Doris was educated at the Dominican Convent High School in Southern Rhodesian capital Salisbury (now Harare). However, she left school when she was 13 and self-educated from then on. At the young age of 15, Doris left home to work as a nursemaid. She began reading a lot on politics and sociology and began writing. In 1937 she moved to Salisbury and began working as a telephone operator. She soon married Frank Wisdom and had two children with him. The marriage ended in 1943.
Move To London
After divorcing from her first husband, Doris Lessing became increasingly interested in the Left Book Club community, an organization she joined a year earlier. There she met her future second husband, Gottfried Lessing. They married shortly after but divorced in 1949. Doris and Gottfried had a son together. Although she did not marry again, Lessing had a affair with the RAF serviceman John Whitehorn from 1943 and 1949. In 1949, Lessing moved to London together with her son Peter and wanted to pursue her writing career. She left her two older children in South Africa.
In London, Lessing was campaigning against nuclear arms and was an opponent of apartheid, which led her to be banned from South Africa and Rhodesia for many years. In 1956, when the Soviet’s invaded Hungary, Lessing left the British Communist Party.
Lessing published her first novel The Grass Is Singing in 1950. Before that, she was publishing her stories in South African magazines, since she was 15 years old. In 1962, she published The Golden Notebook, which earned her world recognition. In 1982, she published two novels under her pseudonym, Jane Somers. This was an attempt to show how hard it is for new authors to get their work printed. Jane Somers’ work was rejected by her UK publisher but was accepted by Michael Joseph in UK and Alfred A. Knopf in the U.S.
In 1977, Lessing declined the honor of Order of the British Empire, but in 1992, she declined damehood as these honors being linked to a non-existent Empire. In 1999, she accepted the Companion of Honor for Conspicuous national service and was made a Companion of Literature by the Royal Society of Literature.
In 2007, Lessing was awarded the Nobel Prize in Literature at the age of 88, making her the oldest receiver of the prize at the time. She titled her Nobel Lecture “On Not Winning the Nobel Prize,” which drew attention to global inequality of opportunity.

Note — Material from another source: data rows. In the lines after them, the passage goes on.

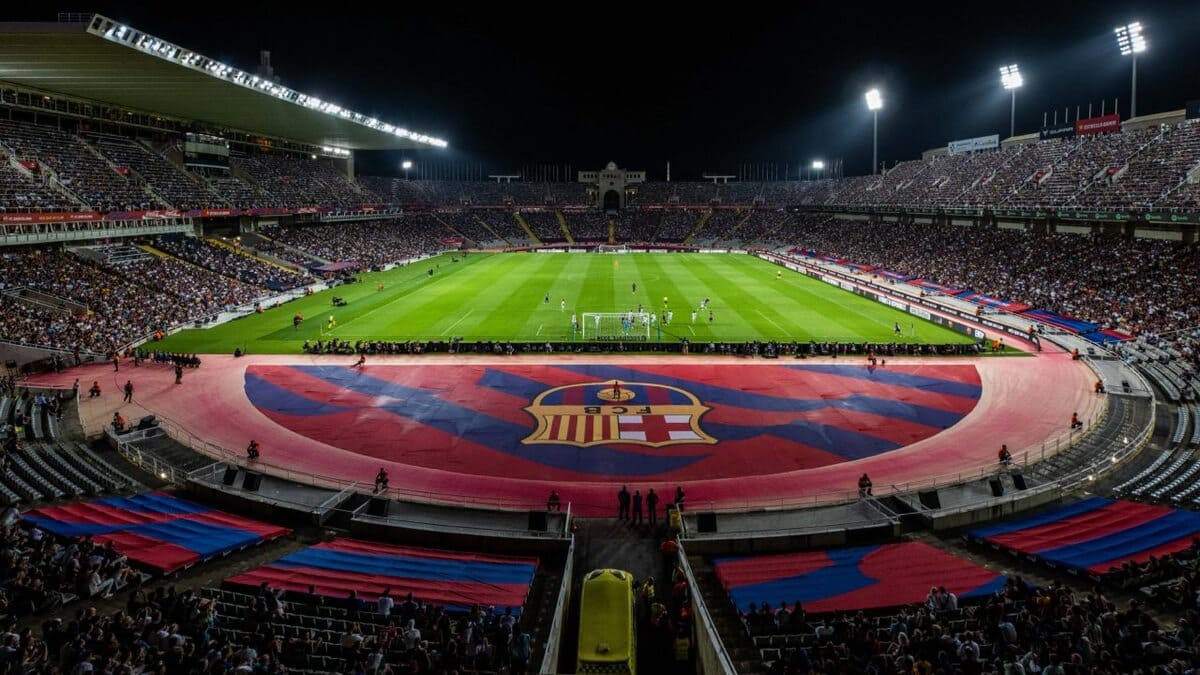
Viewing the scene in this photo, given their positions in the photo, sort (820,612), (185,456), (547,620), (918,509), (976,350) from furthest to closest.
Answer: (976,350)
(185,456)
(918,509)
(547,620)
(820,612)

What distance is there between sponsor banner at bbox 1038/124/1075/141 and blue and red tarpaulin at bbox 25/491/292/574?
84.9 meters

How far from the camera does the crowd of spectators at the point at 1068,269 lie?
46.2 m

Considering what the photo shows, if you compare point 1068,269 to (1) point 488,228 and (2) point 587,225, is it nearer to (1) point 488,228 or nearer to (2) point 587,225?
(2) point 587,225

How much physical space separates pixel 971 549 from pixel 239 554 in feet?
60.6

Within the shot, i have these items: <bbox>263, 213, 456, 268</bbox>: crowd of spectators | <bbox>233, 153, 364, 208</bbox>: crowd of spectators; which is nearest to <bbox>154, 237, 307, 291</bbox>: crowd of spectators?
<bbox>263, 213, 456, 268</bbox>: crowd of spectators

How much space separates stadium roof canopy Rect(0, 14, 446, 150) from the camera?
134ft

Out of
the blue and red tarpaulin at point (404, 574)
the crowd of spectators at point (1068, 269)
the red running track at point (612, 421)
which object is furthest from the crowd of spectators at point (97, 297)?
the crowd of spectators at point (1068, 269)

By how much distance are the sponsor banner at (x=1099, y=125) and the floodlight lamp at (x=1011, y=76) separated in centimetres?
756

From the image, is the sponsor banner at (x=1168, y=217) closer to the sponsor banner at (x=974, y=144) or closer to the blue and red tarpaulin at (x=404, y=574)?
the sponsor banner at (x=974, y=144)

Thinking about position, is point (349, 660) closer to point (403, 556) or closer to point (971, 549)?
point (403, 556)

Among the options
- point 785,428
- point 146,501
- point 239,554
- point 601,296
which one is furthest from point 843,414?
point 601,296

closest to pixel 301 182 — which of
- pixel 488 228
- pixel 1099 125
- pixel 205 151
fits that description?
pixel 205 151

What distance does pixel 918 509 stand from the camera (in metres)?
20.6

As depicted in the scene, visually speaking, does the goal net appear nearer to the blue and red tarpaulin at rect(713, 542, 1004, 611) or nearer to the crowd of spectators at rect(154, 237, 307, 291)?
the blue and red tarpaulin at rect(713, 542, 1004, 611)
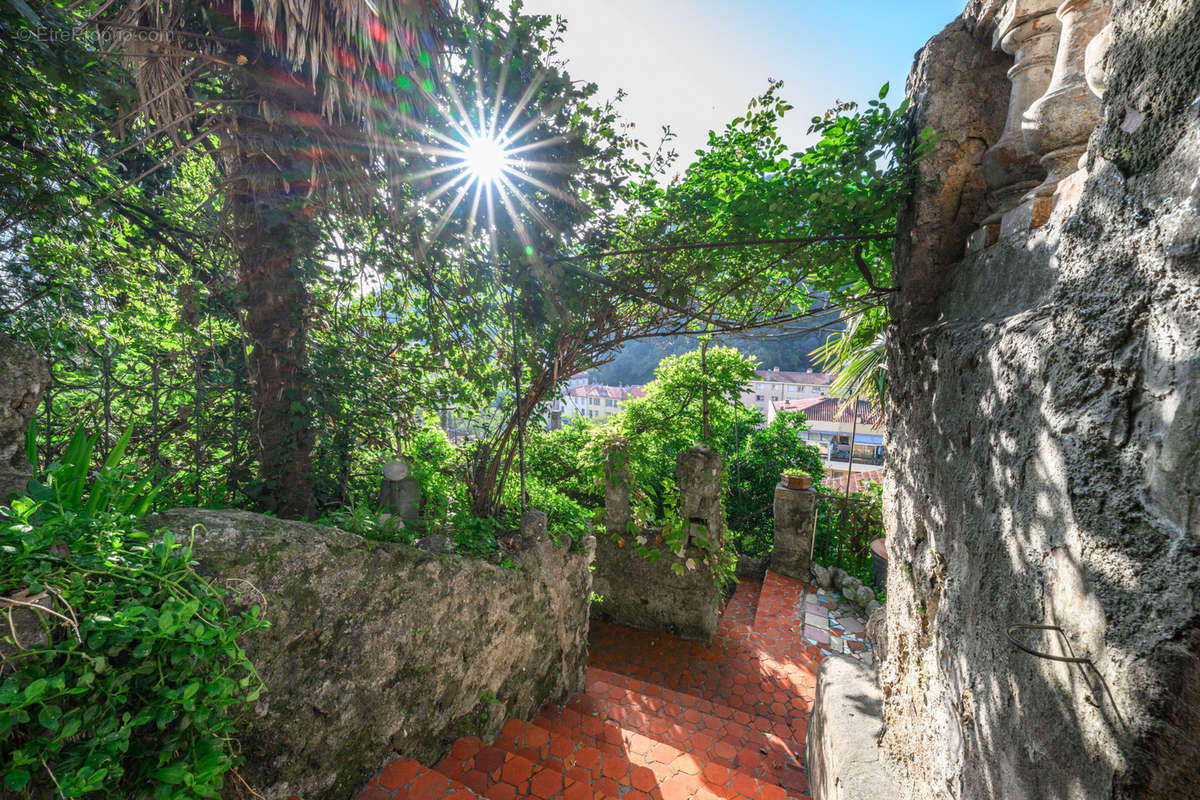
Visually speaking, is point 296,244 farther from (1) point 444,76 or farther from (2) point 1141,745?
(2) point 1141,745

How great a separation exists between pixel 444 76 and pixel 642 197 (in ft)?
4.80

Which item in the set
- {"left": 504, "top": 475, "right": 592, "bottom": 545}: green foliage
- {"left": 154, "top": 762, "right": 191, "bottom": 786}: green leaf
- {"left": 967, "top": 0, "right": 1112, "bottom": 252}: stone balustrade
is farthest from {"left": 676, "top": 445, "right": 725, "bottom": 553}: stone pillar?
{"left": 154, "top": 762, "right": 191, "bottom": 786}: green leaf

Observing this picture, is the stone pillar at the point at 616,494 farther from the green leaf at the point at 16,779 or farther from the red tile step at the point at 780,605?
the green leaf at the point at 16,779

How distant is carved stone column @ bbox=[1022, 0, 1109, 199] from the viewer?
1.46 meters

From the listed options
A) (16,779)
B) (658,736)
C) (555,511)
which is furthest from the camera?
(555,511)

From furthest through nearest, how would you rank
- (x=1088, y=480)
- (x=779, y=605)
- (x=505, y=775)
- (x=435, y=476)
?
(x=779, y=605) → (x=435, y=476) → (x=505, y=775) → (x=1088, y=480)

The lecture was later published to raise money for children made vulnerable by HIV/AIDS. Her final book Alfred and Emily was published in 2008.
During her life, Doris Lessing published more than 50 novels, some of which under a pseudonym. In the late 1990s, Lessing suffered from a stroke, which made her stop traveling. She continued to attend opera and theatre. After the stroke, Lessing was focused on her death. She died in 2013, at her home in London, when she was 94 years old. Her two sons predeceased Lessing, but her daughter Jean still lives in South Africa.
In 1977, The Doris Lessing Society was structured, to support the scholarly study of Lessing’s work. The first issue of the Doris Lessing Newsletter was released in the same year. In 2002, it became an academic journal titled Doris Lessing Studies. Her literary achieve is held by the Harry Ransom Humanities Research Center at the University of Texas, Austin. There are a total of 45 boxes of her manuscripts and typescripts up to 1999.